Orange Pi Wants to Put Its CM5 System-on-Module Into Your Next Tablet Build
New, slimmer carrier board drops the Ethernet but adds what you need for a flexible battery-powered touchscreen device.
Embedded computing specialist Orange Pi has announced a new carrier board for its Orange Pi CM5 system-on-module (SOM) family — targeting those looking to build battery-powered devices a fir bit slimmer than its current carriers allow: the Orange Pi CM5 Tablet Base Board.
"The Orange Pi CM5 tablet base board is an official Orange Pi base board that can be used with the Orange Pi CM5 core board, with Wi-Fi 5 + [Bluetooth] 5.0, [Bluetooth Low Energy] support, and standard CM5 connectors," the company explains of its latest launch, "and can be used as a CM5 development system or as an embedded board integrated into end products."
The carrier, brought to our attention by CNX Software, is designed for use with Orange Pi's in-house CM5 system-on-module devices — not to be confused with the recently-launched Raspberry Pi Compute Module 5, also abbreviated to "CM5." While Orange Pi's CM5 range has two high-density connectors in the same place as Raspberry Pi's CM5 and earlier CM5, it also has a third connector — and while it's possible to put a Raspberry Pi CM4 or CM5 into an Orange Pi CM5 carrier, you'll miss out on functionality provided over that bonus board-to-board connector.
The Orange Pi CM5 Tablet Base Board is, as the name implies, built to power tablet and tablet-like devices.

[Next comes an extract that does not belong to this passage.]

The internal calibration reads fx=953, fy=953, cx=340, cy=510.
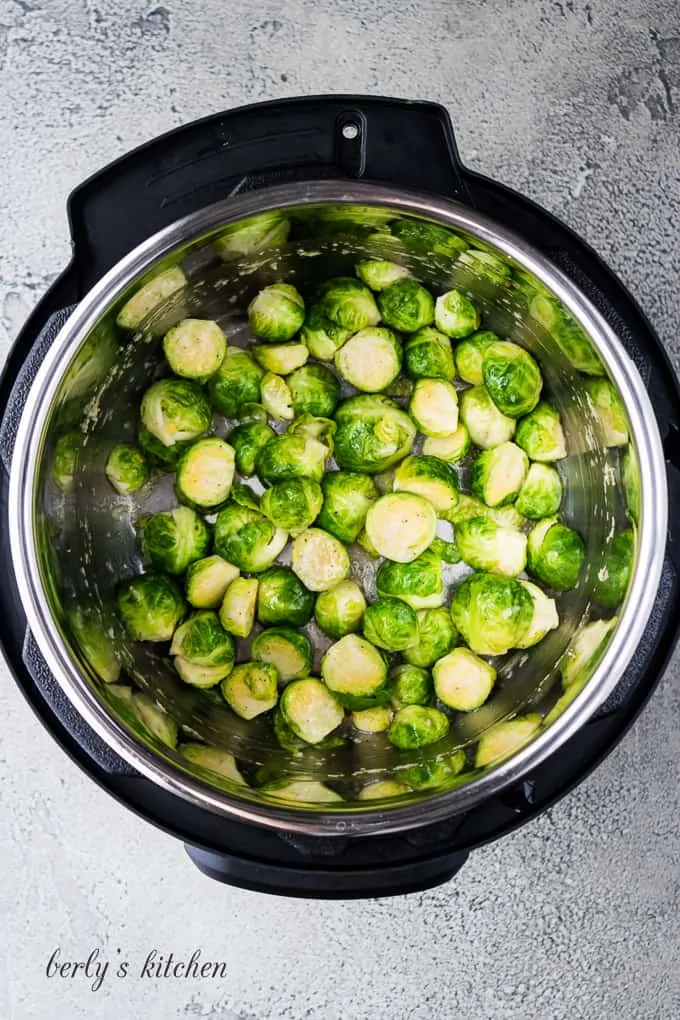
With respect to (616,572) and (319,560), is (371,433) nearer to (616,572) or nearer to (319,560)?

It includes an integrated battery management system with USB Type-C charging at 5V 5A, full-size USB 3.0 and USB 2.0 ports, a full-size HDMI 2.1 port, and an additional USB 3.0 Type-C port. There's an analog audio connector, but no wired Ethernet — with network connectivity provided through an on-board Wi-Fi 5 and Bluetooth 5.0 radio module.
Other features of the board tailored for tablet use include stereo speaker connectors, an integrated microphone, physical power button, a four-lane MIPI Display Serial Interface (DSI) for connection to a flat-panel display with six-pin touch sensor interface, a four-lane MIPI Camera Serial Interface (CSI), and two two-lane MIPI D-PHY RX connectors. Interestingly, 0.1"-spaced general-purpose input/output (GPIO) header pins are included as standard — though on a 26-pin header, rather than the more usual Raspberry Pi-style 40-pin header. There's also an infrared receiver, and a dedicated UART for debugging.
For storage, there's a microSD Card slot plus an M.2 M-key slot which provides access to a single PCI Express Gen. 2 lane and mounting points for 2230-, 2242-, and 2280-footprint M.2 modules — either Non-Volatile Memory Express (NVMe) storage or high-speed accelerators for on-device machine learning and artificial intelligence (ML and AI) workloads. Naturally, none of this is functional without installing an Orange Pi CM5 SOM — powered by a Rockchip RK3588S system-on-chip and delivering four Arm Cortex-A76 performance cores at up to 2.4GHz, four Cortex-A55 efficiency cores at up to 1.8GHz, and a neural coprocessor with up to six tera-operations per second (TOPS) of compute at INT4 precision.
More information is available on the Orange Pi website, while the carrier is up for sale on the company's AliExpress store at $20 plus shipping.